Zach Sang: But also beautifully aware, and I think like– dude, "It's not the first time that I've been hostage to these tears", acknowledging that another relationship is over again. I mean, that is awareness, no?
Ariana Grande: Yeah, yeah, this song– is it okay if I talk about my mom a lot? She's here in the corner listening, but is it okay?
Zach Sang: You got the nod of approval.
Ariana Grande: Are you sure? I might, like, air your shit out a little. I got shit to air, she said.
Zach Sang: She's wearing a purple lip today, she's fine.
Ariana Grande: Yeah, okay, okay. Um, the reason why I felt okay to go there is because of my mom honestly. And woah! Sorry. Almost there, almost there, okay. I think a lot of, um, I think growing up kind of– you want what you don't have like you– my parents got divorced for all the right reasons, they weren't supposed to be together. And, um, you kind of crave when you grow up, the happily ever after.

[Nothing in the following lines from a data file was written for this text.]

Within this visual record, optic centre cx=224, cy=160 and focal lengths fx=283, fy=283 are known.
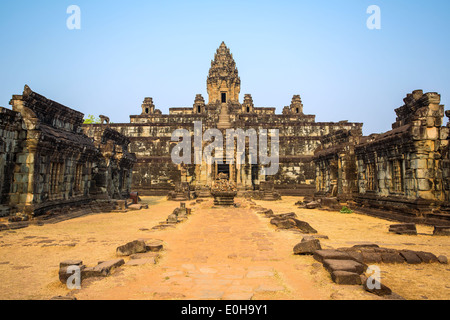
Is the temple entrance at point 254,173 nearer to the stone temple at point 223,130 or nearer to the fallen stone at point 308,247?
the stone temple at point 223,130

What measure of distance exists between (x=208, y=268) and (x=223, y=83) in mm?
38835

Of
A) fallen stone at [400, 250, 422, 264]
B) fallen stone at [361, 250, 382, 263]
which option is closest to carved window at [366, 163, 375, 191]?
fallen stone at [400, 250, 422, 264]

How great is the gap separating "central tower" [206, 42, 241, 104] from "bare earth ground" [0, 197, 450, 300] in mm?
34651

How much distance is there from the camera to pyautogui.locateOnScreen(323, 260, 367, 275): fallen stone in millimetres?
4266

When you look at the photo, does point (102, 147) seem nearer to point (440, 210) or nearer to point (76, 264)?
point (76, 264)

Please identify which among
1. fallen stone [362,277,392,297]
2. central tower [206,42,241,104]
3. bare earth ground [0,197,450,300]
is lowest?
bare earth ground [0,197,450,300]

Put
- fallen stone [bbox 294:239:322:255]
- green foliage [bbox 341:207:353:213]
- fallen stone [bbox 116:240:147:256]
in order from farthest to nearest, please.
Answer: green foliage [bbox 341:207:353:213] < fallen stone [bbox 116:240:147:256] < fallen stone [bbox 294:239:322:255]

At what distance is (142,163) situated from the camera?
2998 centimetres

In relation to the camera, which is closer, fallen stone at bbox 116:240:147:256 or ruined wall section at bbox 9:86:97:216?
fallen stone at bbox 116:240:147:256

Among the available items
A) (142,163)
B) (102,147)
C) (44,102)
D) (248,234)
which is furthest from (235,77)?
(248,234)

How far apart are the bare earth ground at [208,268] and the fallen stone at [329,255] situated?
6.6 inches

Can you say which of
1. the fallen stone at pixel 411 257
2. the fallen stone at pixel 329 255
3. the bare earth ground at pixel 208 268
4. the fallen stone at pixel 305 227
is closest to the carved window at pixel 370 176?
the bare earth ground at pixel 208 268

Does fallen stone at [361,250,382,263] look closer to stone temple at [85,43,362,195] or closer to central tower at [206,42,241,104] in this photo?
stone temple at [85,43,362,195]
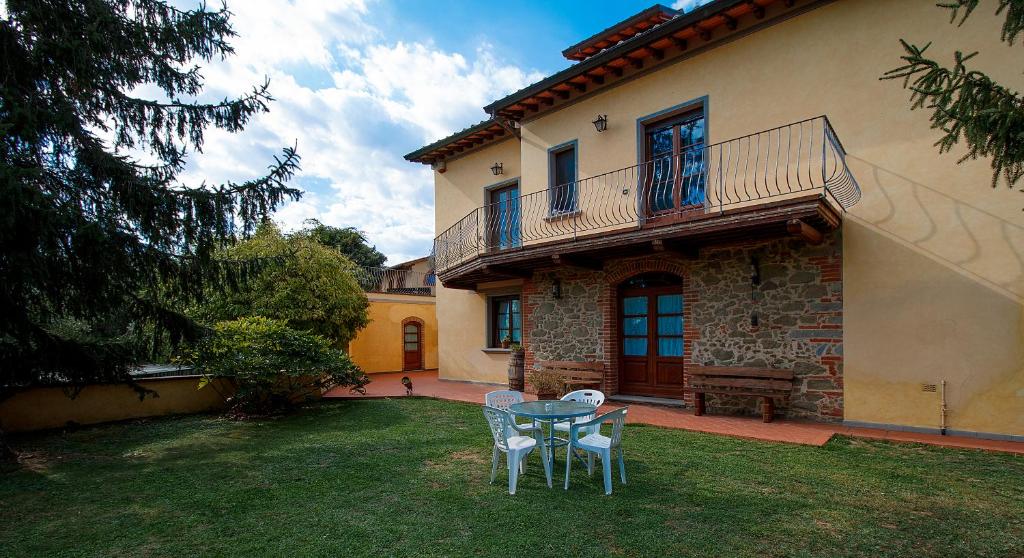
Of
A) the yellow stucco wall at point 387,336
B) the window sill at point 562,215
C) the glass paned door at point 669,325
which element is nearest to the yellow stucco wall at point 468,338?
the window sill at point 562,215

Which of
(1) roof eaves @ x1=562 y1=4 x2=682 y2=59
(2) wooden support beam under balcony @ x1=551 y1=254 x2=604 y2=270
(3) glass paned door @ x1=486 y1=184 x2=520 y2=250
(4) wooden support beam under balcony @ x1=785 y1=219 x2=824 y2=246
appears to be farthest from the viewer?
(3) glass paned door @ x1=486 y1=184 x2=520 y2=250

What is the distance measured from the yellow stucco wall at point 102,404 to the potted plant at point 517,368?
538 centimetres

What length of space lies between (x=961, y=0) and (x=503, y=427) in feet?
13.9

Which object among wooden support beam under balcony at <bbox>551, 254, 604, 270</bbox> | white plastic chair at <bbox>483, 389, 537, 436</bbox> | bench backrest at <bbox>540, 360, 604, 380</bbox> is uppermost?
wooden support beam under balcony at <bbox>551, 254, 604, 270</bbox>

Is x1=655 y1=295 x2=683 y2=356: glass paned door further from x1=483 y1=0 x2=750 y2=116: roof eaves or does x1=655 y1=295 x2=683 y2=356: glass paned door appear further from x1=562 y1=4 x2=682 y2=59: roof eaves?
x1=562 y1=4 x2=682 y2=59: roof eaves

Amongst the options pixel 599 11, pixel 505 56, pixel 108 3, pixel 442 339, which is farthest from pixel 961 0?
pixel 442 339

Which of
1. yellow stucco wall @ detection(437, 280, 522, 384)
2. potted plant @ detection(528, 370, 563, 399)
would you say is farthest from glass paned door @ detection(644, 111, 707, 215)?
yellow stucco wall @ detection(437, 280, 522, 384)

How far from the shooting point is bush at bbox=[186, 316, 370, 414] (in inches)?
307

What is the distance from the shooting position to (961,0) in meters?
2.82

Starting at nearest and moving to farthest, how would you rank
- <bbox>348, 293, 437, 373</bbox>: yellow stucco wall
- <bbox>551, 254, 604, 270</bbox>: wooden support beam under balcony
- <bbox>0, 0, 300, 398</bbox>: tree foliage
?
<bbox>0, 0, 300, 398</bbox>: tree foliage → <bbox>551, 254, 604, 270</bbox>: wooden support beam under balcony → <bbox>348, 293, 437, 373</bbox>: yellow stucco wall

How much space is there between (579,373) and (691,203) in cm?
357

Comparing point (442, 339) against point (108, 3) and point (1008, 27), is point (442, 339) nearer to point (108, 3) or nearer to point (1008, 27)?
point (108, 3)

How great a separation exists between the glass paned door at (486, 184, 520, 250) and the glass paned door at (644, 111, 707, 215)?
3.24 meters

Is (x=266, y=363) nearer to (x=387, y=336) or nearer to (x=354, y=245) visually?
(x=387, y=336)
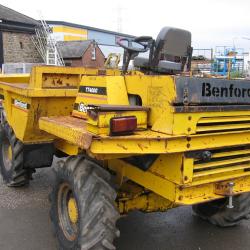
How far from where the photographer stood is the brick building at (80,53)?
88.2 ft

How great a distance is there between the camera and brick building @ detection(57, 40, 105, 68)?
26875 millimetres

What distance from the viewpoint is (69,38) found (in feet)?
122

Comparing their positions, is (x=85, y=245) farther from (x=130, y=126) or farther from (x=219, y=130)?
(x=219, y=130)

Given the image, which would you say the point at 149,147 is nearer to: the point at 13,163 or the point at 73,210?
the point at 73,210

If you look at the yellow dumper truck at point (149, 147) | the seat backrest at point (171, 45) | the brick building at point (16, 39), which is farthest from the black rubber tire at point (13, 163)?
the brick building at point (16, 39)

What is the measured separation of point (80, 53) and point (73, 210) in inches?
949

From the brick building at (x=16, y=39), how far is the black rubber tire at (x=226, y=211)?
20.4 metres

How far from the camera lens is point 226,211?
436 centimetres

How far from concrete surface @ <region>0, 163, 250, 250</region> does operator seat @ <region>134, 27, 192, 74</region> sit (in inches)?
66.4

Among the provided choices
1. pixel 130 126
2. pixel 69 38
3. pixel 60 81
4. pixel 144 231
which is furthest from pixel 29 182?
pixel 69 38

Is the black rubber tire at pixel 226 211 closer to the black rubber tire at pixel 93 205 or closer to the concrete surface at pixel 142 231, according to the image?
the concrete surface at pixel 142 231

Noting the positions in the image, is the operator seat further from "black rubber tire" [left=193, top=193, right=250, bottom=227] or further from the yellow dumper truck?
"black rubber tire" [left=193, top=193, right=250, bottom=227]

The one is the one is the one, so you ignore all these issues, and you-you kind of, um, you cling onto that fairytale, you kind of self-abandon. And I think, um, my mom is a fierce example of not doing that. And, um, a massive thing that I learned in my year of Saturn return is, um, that my fears of replicating a certain cycle was actually the opposite. I was like, "Oh, wow!" I want to be so much more like her than I am. I want to have the strength to say bye kindly when something isn't fuckin' right. It's as simple as that. And she's the strongest, most brilliant person I know, and it's also a disco track which is my mom's favorite thing in the world, so
It kind of feels like my mom's song, or, like, something that I wrote from my mom's perspective almost. Um, because that's something that I, I watched her do a few times, and, um, and yeah, that's kind of like [?].
Zach Sang: I watched my mom do the same thing.
Ariana Grande: Yeah.
Zach Sang: And there's strength in goodbye.
Ariana Grande: Yeah, and–
Zach Sang: Because it's-it's hard to-it's– it's hard, especially when the most is invested.
Ariana Grande: Yeah, and especially when you do have so much love, you know? Um, so, yeah, that's kind of a-a pattern that I realized I don't need to be afraid of because it means doing the right thing, it means listening to your soul. And not being afraid to be uncomfortable.